A operação de resgate, minuciosamente coreografada e apresentada com dramatismo pelos milhares de jornalistas reunidos no Campo Esperança, que nasceu à porta da mina, decorreu sem sobressaltos. "Não há nenhuma contingência que não tenha sido antecipada e para a qual não exista alternativa", assegurou o ministro das Minas, Laurence Golborne, antes do início do resgate.
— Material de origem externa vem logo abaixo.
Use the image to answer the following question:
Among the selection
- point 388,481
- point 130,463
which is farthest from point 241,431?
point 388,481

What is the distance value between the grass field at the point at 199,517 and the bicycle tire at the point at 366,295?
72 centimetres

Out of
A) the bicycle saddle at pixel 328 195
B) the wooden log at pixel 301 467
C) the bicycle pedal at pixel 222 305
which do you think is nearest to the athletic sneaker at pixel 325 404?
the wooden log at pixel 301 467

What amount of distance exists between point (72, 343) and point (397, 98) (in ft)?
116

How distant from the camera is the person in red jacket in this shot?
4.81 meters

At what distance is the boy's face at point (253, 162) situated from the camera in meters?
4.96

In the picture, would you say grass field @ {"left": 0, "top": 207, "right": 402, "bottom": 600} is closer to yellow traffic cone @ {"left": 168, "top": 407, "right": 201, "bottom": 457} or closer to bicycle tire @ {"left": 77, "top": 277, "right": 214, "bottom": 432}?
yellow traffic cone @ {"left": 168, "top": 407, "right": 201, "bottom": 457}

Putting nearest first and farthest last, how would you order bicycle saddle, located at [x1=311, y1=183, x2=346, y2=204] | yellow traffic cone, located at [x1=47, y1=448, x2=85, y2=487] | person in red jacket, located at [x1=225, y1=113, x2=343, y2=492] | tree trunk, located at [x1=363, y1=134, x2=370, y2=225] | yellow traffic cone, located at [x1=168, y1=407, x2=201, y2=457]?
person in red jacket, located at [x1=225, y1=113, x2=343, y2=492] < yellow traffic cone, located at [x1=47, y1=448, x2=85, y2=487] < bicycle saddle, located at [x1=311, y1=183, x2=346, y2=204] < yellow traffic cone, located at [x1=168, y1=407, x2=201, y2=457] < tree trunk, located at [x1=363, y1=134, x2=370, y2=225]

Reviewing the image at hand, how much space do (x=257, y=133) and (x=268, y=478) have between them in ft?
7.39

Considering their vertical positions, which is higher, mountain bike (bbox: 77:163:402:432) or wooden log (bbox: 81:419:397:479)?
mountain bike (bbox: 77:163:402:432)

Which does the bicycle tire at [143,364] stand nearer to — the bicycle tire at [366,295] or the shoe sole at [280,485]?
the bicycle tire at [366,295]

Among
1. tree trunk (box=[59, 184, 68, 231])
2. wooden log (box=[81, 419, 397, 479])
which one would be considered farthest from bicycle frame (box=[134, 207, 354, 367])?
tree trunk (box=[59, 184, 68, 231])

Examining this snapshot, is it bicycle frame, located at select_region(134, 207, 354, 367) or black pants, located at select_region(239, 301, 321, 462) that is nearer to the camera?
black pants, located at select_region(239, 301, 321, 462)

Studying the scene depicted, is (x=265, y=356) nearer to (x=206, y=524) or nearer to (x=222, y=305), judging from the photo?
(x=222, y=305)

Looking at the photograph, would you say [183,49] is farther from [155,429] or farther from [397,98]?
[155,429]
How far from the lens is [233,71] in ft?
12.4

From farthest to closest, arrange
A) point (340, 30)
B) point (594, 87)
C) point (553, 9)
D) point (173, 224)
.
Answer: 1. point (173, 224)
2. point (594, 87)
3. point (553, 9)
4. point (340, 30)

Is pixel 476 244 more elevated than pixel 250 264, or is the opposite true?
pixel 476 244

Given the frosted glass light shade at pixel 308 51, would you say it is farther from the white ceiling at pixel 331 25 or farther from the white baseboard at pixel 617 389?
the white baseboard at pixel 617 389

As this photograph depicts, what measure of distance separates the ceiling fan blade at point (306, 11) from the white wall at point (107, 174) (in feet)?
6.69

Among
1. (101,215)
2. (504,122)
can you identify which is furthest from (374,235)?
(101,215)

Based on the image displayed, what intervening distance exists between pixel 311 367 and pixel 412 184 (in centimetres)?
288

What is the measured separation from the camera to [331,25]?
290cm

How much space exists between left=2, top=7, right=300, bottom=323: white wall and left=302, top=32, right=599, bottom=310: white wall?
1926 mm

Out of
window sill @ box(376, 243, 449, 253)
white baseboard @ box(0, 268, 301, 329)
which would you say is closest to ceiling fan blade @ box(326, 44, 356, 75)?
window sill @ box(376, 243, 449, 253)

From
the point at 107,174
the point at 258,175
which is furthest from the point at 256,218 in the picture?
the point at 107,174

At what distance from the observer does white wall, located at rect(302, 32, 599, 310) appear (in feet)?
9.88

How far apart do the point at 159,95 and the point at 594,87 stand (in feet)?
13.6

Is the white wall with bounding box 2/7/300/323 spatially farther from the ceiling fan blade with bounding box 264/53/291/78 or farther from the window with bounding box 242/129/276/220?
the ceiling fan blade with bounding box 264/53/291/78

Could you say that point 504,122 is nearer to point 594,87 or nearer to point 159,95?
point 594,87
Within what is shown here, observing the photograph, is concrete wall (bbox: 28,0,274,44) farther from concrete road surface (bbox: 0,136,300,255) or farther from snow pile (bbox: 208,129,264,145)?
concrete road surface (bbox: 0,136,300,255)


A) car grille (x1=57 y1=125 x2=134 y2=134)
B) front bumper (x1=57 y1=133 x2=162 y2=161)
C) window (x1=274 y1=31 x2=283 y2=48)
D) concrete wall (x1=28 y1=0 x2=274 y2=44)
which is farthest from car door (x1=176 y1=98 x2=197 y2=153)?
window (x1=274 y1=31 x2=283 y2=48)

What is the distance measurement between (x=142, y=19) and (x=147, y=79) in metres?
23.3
A meio da tarde (final do dia em Lisboa), já com mais de metade dos mineiros fora do buraco, o governante anunciava que os restantes sairiam ainda antes do fim do dia. "Resgatámos o número 17, situação que nos satisfaz muito. Não ocorreu nenhum contratempo e avançámos mais depressa que o esperado. Isso faz-nos prever que a operação de resgate pode ficar concluída esta noite."
O regresso dos mineiros à superfície foi originalmente estimado para o Natal. O prazo foi encurtado assim que entraram em acção as duas tuneladoras - Plano A e Plano B - e de novo revisto na semana passada, quando a Schramm T-130 venceu a última barreira rochosa e encontrou a galeria onde os mineiros ansiavam por auxílio.
O Presidente do Chile, Sebastian Piñera, garantiu que a vetusta mina de San José, em actividade desde 1885, permanecerá selada enquanto decorrer o inquérito às causas do acidente - e, adiantou, deverá ser reconvertida em monumento nacional, "um reflexo de esperança para as gerações futuras".
Os canais de todo o mundo mantiveram as operações de resgate a correr em directo ao longo do dia - o canal público chileno TVN, que disponibilizou as imagens, calculou que mais de mil milhões de pessoas tenham seguido a emissão. A televisão estatal do Irão só interrompeu a transmissão para mostrar a chegada do Presidente Mahmoud Ahmadinejad ao Líbano. Também na China, onde se supõe que mais de 1500 mineiros morram a cada ano, o salvamento foi acompanhado ao minuto. "Esta é uma operação tão maravilhosa, tão limpa, tão emocionante, que os olhos do mundo não podem deixar de acompanhar cada segundo", elogiava Piñera.